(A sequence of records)
┌────────

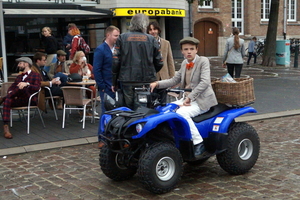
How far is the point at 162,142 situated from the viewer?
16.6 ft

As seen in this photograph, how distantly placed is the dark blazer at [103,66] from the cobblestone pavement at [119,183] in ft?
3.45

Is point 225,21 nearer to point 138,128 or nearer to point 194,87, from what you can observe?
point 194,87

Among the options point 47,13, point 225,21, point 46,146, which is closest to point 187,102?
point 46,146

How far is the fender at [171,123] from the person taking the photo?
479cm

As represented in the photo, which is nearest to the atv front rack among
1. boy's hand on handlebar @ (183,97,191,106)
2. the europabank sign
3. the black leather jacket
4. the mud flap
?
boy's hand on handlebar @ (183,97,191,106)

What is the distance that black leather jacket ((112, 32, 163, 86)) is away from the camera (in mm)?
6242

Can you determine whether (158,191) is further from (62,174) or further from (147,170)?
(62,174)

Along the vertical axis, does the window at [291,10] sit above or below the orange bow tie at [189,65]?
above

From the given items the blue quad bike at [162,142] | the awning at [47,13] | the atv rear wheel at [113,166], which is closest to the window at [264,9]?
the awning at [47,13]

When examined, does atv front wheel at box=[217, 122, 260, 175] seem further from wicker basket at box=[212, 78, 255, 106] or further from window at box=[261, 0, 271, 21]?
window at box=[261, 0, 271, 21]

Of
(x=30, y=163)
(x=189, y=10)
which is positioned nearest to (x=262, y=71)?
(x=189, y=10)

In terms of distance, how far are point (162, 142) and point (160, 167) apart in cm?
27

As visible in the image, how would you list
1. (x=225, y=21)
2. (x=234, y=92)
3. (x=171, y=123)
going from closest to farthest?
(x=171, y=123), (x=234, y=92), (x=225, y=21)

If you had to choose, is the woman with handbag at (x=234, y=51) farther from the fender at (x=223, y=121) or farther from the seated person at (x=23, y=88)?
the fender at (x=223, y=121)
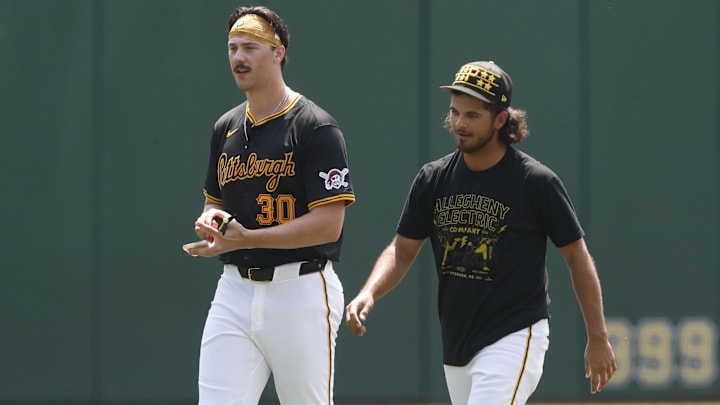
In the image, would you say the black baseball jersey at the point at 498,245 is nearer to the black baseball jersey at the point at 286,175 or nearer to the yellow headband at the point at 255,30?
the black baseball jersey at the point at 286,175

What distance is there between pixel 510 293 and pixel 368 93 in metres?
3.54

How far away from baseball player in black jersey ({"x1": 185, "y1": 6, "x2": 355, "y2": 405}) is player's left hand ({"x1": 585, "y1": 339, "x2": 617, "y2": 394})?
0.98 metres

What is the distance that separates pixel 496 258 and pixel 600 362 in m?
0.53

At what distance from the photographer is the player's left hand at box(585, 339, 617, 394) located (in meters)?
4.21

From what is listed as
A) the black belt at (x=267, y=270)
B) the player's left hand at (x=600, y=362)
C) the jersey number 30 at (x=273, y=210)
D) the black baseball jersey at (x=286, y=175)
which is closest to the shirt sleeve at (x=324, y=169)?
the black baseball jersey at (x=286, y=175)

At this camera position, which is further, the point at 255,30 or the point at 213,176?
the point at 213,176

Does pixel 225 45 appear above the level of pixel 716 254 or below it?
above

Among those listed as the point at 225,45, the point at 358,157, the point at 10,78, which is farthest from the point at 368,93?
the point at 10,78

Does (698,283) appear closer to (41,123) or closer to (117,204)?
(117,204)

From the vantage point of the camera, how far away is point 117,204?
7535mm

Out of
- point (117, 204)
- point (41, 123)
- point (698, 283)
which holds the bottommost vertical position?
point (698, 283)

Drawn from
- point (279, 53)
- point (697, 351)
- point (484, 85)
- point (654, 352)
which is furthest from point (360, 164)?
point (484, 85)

└────────
┌────────

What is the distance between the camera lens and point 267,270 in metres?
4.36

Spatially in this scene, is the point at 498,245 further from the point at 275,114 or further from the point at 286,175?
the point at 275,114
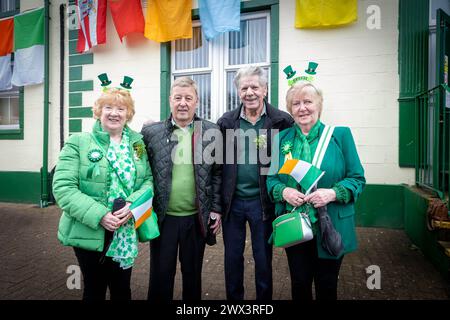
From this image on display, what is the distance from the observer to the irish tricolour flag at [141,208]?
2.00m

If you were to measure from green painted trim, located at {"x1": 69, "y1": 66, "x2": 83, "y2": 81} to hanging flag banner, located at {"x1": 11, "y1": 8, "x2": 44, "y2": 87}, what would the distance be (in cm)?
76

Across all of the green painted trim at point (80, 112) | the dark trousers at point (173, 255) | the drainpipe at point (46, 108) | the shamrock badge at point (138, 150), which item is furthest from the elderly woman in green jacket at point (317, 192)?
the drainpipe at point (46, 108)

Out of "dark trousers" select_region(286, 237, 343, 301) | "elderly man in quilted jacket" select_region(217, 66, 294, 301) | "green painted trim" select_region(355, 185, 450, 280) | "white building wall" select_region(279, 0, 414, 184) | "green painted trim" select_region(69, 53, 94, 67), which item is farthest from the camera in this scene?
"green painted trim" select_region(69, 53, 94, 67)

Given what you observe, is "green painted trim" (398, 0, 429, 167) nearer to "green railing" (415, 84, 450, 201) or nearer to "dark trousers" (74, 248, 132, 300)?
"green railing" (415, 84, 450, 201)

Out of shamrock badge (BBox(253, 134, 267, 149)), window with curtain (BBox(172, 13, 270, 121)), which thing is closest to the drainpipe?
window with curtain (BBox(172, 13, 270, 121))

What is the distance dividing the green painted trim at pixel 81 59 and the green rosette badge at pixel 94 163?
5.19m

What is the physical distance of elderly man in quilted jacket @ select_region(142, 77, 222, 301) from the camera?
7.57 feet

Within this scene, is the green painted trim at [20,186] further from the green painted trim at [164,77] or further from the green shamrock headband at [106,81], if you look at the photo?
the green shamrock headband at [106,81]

└────────

Task description => From the items above, extract each line that contains the string "railing". Matches are case-sensitive.

Exercise answer =>
Given what you observe, is "green painted trim" (398, 0, 429, 167) nearer to "green railing" (415, 84, 450, 201) or nearer to "dark trousers" (74, 248, 132, 300)?
"green railing" (415, 84, 450, 201)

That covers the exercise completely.